# WHAT YOU WILL DO
1 > In the passage on the Texas football offseason, why does prioritizing special teams rank at number five?
2 > Find every line in the records that contains the word "clock", matching case exactly, and copy each of those lines.
#### DOCUMENT SEGMENT
But in college, head coaches are in charge of everything. Even in an era where GMs are being paid millions of dollars to operate teams behind the scenes, the head coach is tasked with every single detail regarding his roster and the NIL process.

The best teams and coaches over the last 20 years—your Saban’s, Smart’s, Meyer’s, and Swinney’s—have all been fantastic CEOs, dominating at every stop in recruiting and roster management. The new era has mixed that up; Meyer chose the NFL’s bar scenes, Saban skipped town with the new rule changes, and Swinney used the portal for the first time this offseason. This has left a void near the top of the sport, one that Sarkisian is pushing to fill.

With multiple top-five recruiting classes and CFP semifinal appearances, all that’s left for Sark is the national championship. To do that in 2025, 2026, and onward, he had to make some big decisions, and these were the best of the offseason.

5. Prioritizing special teams immediately

This lands at number five because anyone with an understanding of the sport could realize that Texas had a special teams problem in 2025. No one could punt, and no one could hit a field goal. The Longhorns needed something new, which is part of the reason why Texas’ first transfer addition was a punter, Jack Bouwmeester.
########
#### DATA SUPPLIED
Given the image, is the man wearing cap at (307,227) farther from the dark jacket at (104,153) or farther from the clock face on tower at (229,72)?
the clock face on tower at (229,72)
########
#### DATA SUPPLIED
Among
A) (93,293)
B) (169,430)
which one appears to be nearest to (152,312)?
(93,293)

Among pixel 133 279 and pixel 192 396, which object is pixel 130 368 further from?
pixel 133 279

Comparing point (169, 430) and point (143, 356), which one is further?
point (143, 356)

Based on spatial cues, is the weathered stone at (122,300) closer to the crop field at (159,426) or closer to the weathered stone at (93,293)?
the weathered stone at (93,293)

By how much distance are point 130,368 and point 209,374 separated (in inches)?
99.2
########
#### DATA SUPPLIED
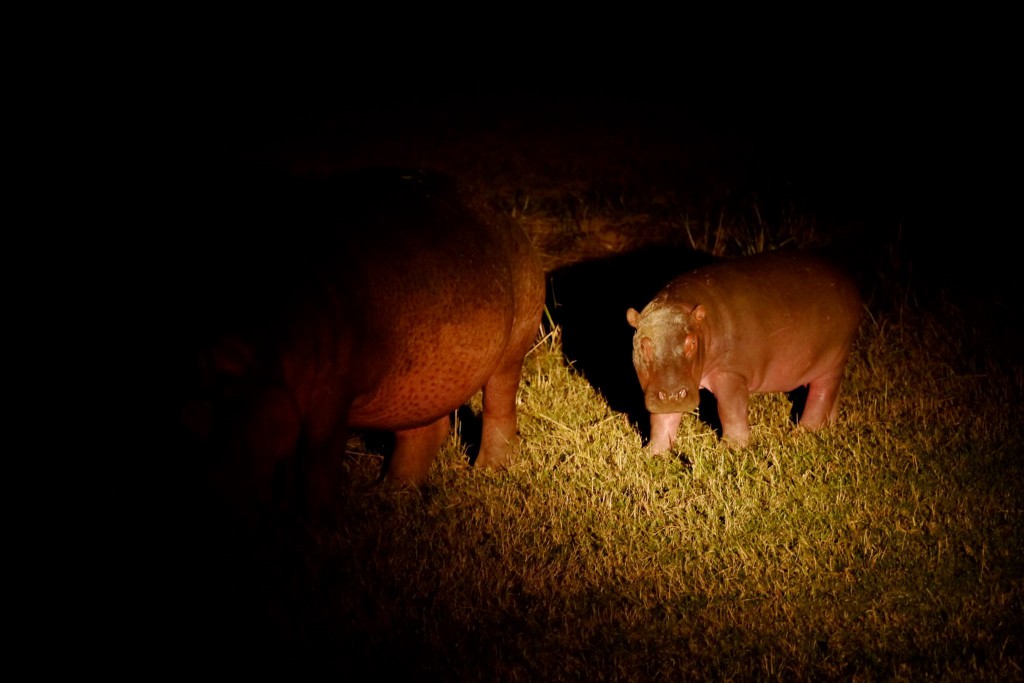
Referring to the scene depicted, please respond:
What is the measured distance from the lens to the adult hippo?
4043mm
########
# SOLUTION SET
1 > It ranks fifth because anyone who understands the sport could see that Texas had a special teams problem in 2025. No one on the team could punt or hit a field goal.

2 >
Given the image, is the man wearing cap at (307,227) farther from the dark jacket at (104,153) or farther from the clock face on tower at (229,72)?
the clock face on tower at (229,72)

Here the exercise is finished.